> _TEXT SECTION_
========

John Stallworth steps out under the sun in Huntsville, Ala., where the verdant foothills of the Appalachians loom around him. "I love the open," he says quietly. "I always have." When he has a need to move, Stallworth will go one of two ways. One is to take a four-mile run up a trail in the hills, a way few know about, a path so narrow it begins to close in behind him as he follows its course. He stutter-steps to get past a thorn thicket. He evades arms of brier. It's move or be bloodied.
The other way Stallworth might go is along a weed-infested track that circles a forgotten field with rusted goalposts and stone bleachers. The track is behind Alabama A & M University in nearby Normal. He chooses this route today. He runs five 440-yard dashes, loping over the cinders and gravel, unmindful of time. He has the upper torso of nobody special, of any 34-year-old man. His hairline is receding. But even under warmup pants, his legs appear massive.
His mind wanders back, to the years before Pittsburgh and the four Super Bowl rings; before Terry Bradshaw, Lynn Swann and, lately, Louis Lipps; before all the big catches and the All-Pro recognition. "I was skinny when I was a boy," says Stallworth, whose listed playing weight is 202 pounds. "I was always outside, diving for footballs." In those days he lived in Tuscaloosa, 125 miles southwest of Huntsville. He wasn't the most graceful child. His mother, Mary Stallworth, says he "forever ran into things." When he tripped over curbs or banged into doors, he cried so angrily his mother called him Meany.

========

> _LISTED ENTRIES_
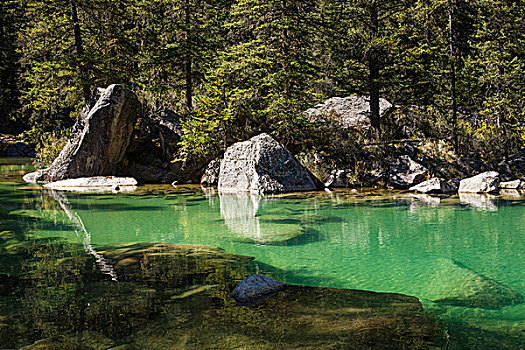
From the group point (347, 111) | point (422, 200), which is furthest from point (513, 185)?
point (347, 111)

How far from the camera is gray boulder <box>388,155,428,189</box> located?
53.3ft

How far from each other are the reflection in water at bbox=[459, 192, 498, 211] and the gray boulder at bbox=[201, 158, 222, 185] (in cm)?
979

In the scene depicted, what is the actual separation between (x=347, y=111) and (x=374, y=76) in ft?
7.39

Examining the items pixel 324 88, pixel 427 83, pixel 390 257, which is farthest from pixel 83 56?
pixel 390 257

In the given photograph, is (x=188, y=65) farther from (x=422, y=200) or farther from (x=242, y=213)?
(x=422, y=200)

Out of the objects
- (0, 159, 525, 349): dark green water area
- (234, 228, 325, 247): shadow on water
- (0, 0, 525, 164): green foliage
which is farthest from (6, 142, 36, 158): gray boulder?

========

> _TASK DIRECTIONS_
According to the profile of John Stallworth, what nickname did his mother give him when he was a child?

> _SOLUTION FOR THIS EXERCISE_
Meany